AIM OF THE TASK: Copy only this range: the line with "At what camera-measured" through the final line of the material, inclusive at both ends.

[Records of spatial reasoning questions]
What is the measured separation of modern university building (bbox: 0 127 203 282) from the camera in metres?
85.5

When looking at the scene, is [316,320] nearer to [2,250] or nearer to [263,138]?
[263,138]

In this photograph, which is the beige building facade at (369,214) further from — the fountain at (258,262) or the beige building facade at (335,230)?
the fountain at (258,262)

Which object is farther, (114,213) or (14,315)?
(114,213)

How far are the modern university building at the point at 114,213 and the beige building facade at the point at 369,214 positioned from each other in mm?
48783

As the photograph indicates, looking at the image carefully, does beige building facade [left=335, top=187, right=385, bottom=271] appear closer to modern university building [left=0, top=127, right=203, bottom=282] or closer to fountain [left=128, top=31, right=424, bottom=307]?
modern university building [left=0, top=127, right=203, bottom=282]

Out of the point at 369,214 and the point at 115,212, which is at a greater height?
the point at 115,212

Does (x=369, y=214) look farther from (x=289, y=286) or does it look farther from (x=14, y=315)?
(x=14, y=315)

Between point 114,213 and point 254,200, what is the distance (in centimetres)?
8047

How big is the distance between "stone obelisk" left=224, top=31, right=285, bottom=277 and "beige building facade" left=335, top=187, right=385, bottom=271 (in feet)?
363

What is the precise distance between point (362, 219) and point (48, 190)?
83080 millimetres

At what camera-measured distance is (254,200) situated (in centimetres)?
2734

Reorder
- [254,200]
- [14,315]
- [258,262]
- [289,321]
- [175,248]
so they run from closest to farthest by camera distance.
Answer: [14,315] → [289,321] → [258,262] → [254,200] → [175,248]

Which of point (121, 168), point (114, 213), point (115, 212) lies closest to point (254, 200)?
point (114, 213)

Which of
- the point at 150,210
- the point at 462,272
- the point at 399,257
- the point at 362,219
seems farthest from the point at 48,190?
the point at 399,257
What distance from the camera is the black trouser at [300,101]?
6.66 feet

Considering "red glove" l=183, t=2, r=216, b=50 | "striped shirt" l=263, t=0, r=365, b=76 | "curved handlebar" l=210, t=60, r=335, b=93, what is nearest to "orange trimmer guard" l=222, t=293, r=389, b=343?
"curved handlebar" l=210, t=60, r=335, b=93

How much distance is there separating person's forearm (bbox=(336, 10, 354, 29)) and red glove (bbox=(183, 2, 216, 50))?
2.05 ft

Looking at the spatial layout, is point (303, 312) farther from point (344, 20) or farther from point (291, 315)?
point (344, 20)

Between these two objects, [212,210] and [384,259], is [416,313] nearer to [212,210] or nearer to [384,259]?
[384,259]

TASK RESPONSE:
At what camera-measured distance is (254,200) situated (in centimetres)?
2734

Reorder
- [254,200]
- [14,315]
- [258,262]
- [289,321]
- [175,248]
so they run from closest to farthest by camera distance.
Answer: [14,315] → [289,321] → [258,262] → [254,200] → [175,248]

Which of point (121, 168), point (114, 213), point (115, 212) lies closest to point (254, 200)?
point (114, 213)

Which of
- the point at 150,210
- the point at 462,272
- the point at 399,257
- the point at 362,219
seems farthest from the point at 48,190?
the point at 399,257
What distance from the camera is the black trouser at [300,101]?
6.66 feet

Considering "red glove" l=183, t=2, r=216, b=50 | "striped shirt" l=263, t=0, r=365, b=76 | "curved handlebar" l=210, t=60, r=335, b=93, what is nearest to "orange trimmer guard" l=222, t=293, r=389, b=343?
"curved handlebar" l=210, t=60, r=335, b=93

How much distance is there separating person's forearm (bbox=(336, 10, 354, 29)) and red glove (bbox=(183, 2, 216, 50))?
2.05 ft

Looking at the spatial layout, is point (303, 312) farther from point (344, 20) or farther from point (291, 315)?
point (344, 20)

Between these two objects, [212,210] and [384,259], is [416,313] nearer to [212,210] or nearer to [384,259]?
[384,259]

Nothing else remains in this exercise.